Austin Authors: Bhaganagarapu, Kaushik;Jackson, Graeme D ;Abbott, David F 
Affiliation: The Florey Institute of Neuroscience and Mental Health, Austin Hospital, The University of Melbourne Melbourne, Victoria, Australia ; Department of Medicine, The University of Melbourne Melbourne, Victoria, Australia
The Florey Institute of Neuroscience and Mental Health, Austin Hospital, The University of Melbourne Melbourne, Victoria, Australia ; Department of Medicine, The University of Melbourne Melbourne, Victoria, Australia ; Department of Radiology, The University of Melbourne Melbourne, Victoria, Australia
Issue Date: 19-Sep-2014
Publication information: Frontiers in Neuroscience 2014; 8(): 285
Abstract: Event-related ICA (eICA) is a partially data-driven analysis method for event-related fMRI that is particularly suited to analysis of simultaneous EEG-fMRI of patients with epilepsy. EEG-fMRI studies in epileptic patients are typically analyzed using the general linear model (GLM), often with assumption that the onset and offset of neuronal activity match EEG event onset and offset, the neuronal activation is sustained at a constant level throughout the epileptiform event and that associated fMRI signal changes follow the canonical HRF. The eICA method allows for less constrained analyses capable of detecting early, non-canonical responses. A key step of eICA is the initial deconvolution which can be confounded by various sources of structured noise present in the fMRI signal.

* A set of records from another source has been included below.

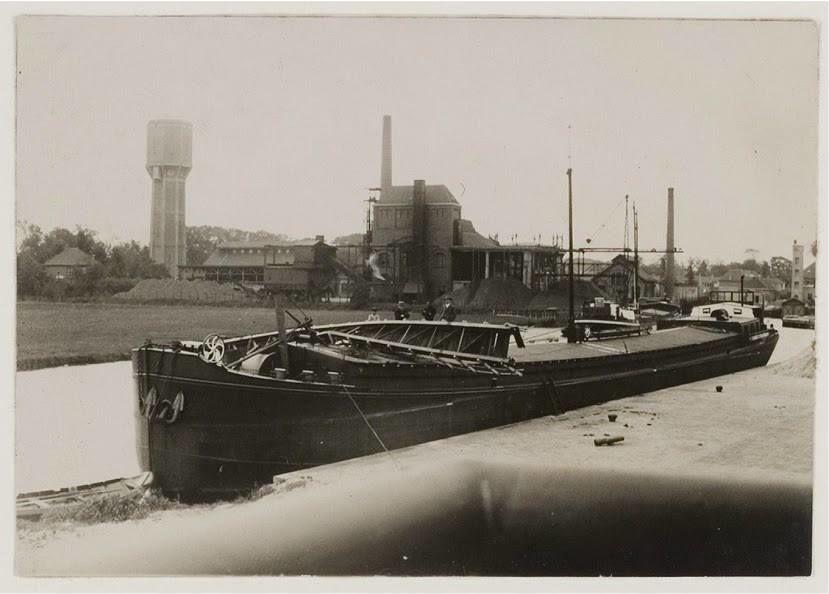 Heemsteeds Kanaal en haven met zicht op watertoren en bedrijventerrein, 1958 (Bert van Vork)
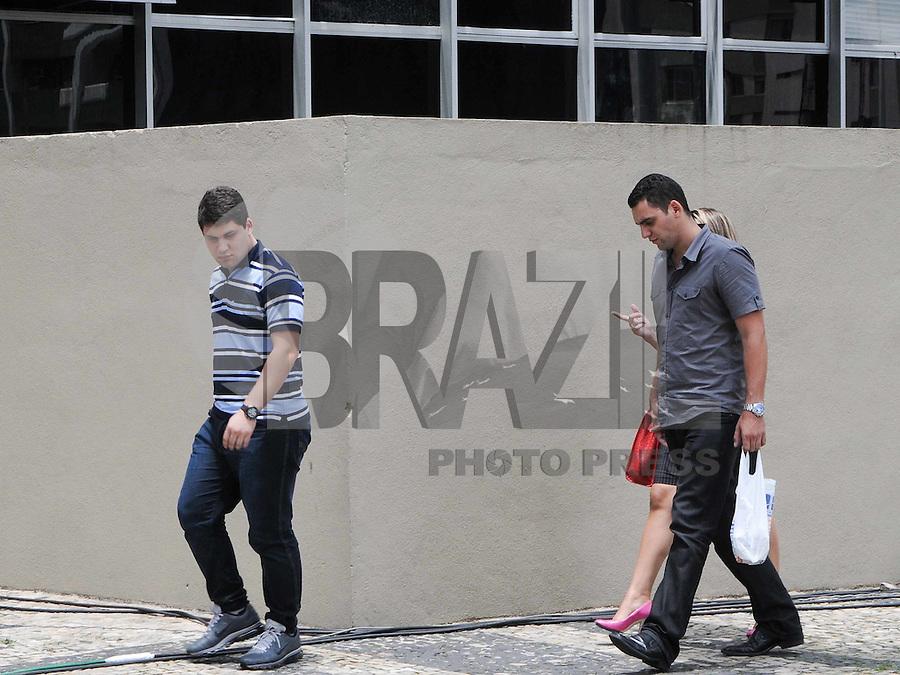 santo Andre, SP,14 FEVEREIRO 2012-O irmão mais novo de Eloá Cristina Pimentel, Douglas Pimentel dos Santoschega  no Forum de Santo Andre. (FOTO: ADRIANO LIMA - NEWS FREE).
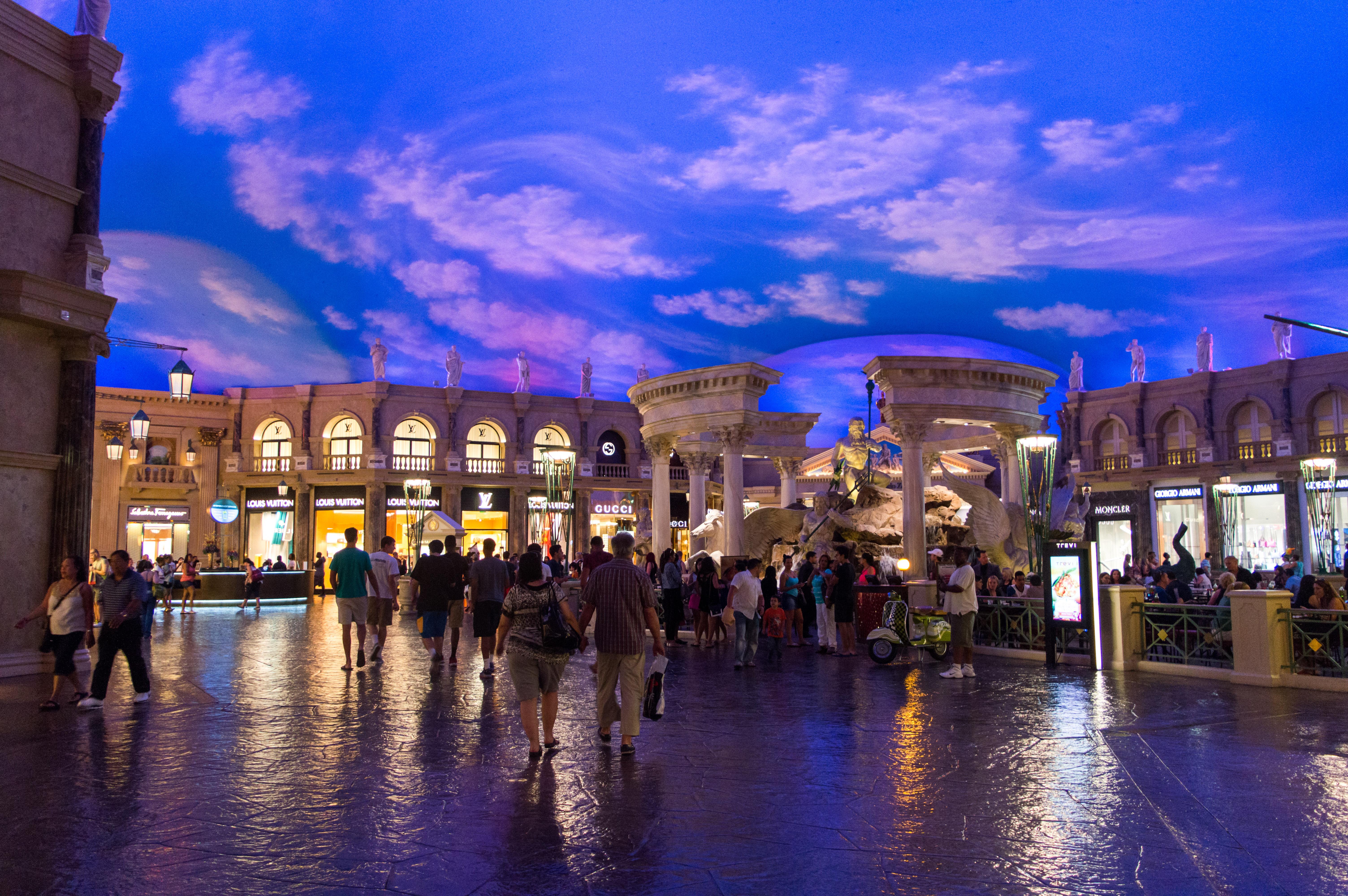 File:Fountain of the Gods, Caesars Palace (Las Vegas) (3 ...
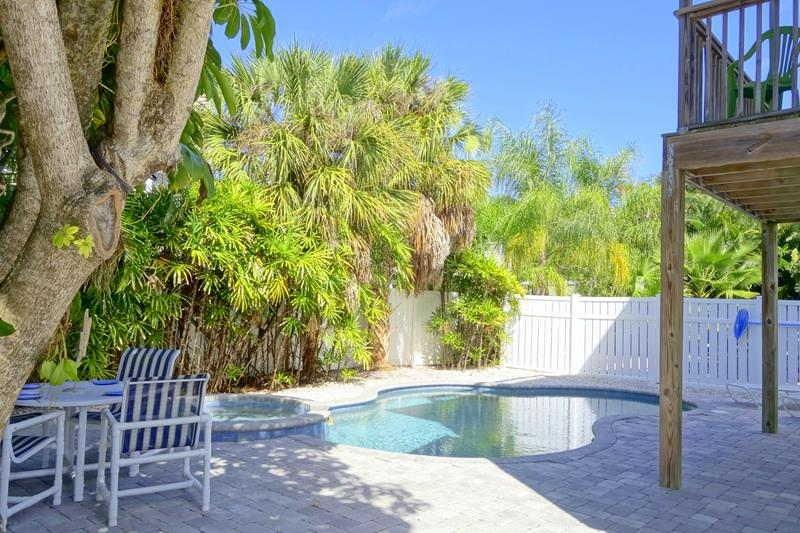 Pool 1 - SAND DOLLAR - Holmes Beach - rentals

To help overcome this, we have extend the eICA procedure by utilizing a fully standalone and automated fMRI de-noising procedure to process the fMRI data from an EEG-fMRI acquisition prior to running eICA. Specifically we first apply ICA to the entire fMRI time-series and use a classifier to remove noise-related components. The automated objective de-noiser, "Spatially Organized Component Klassificator" (SOCK) is used; it has previously been shown to distinguish a substantial fraction of noise from true activation, without rejecting the latter, in resting-state fMRI. A second ICA is then performed, this time on the event-related response estimates derived from the denoised data (according to the usual eICA procedure). We hypothesize that SOCK + eICA has the potential to be more sensitive than eICA alone. We test the effectiveness of SOCK by comparing activation obtained in an eICA analysis of EEG-fMRI data with and without the use of SOCK for 14 patients with rolandic epilepsy who exhibited stereotypical IEDs arising from a focus in the rolandic fissure.
Gov't Doc #: 25285065
URI: http://ahro.austin.org.au/austinjspui/handle/1/12416
DOI: 10.3389/fnins.2014.00285
URL: https://pubmed.ncbi.nlm.nih.gov/25285065
Type: Journal Article
Subjects: Benign epilepsy with centro-temporal spikes (BECTS)
artifacts
automated classification
denoising
event related ICA
filter
functional magnetic resonance imaging (fMRI)
independent component analysis (ICA)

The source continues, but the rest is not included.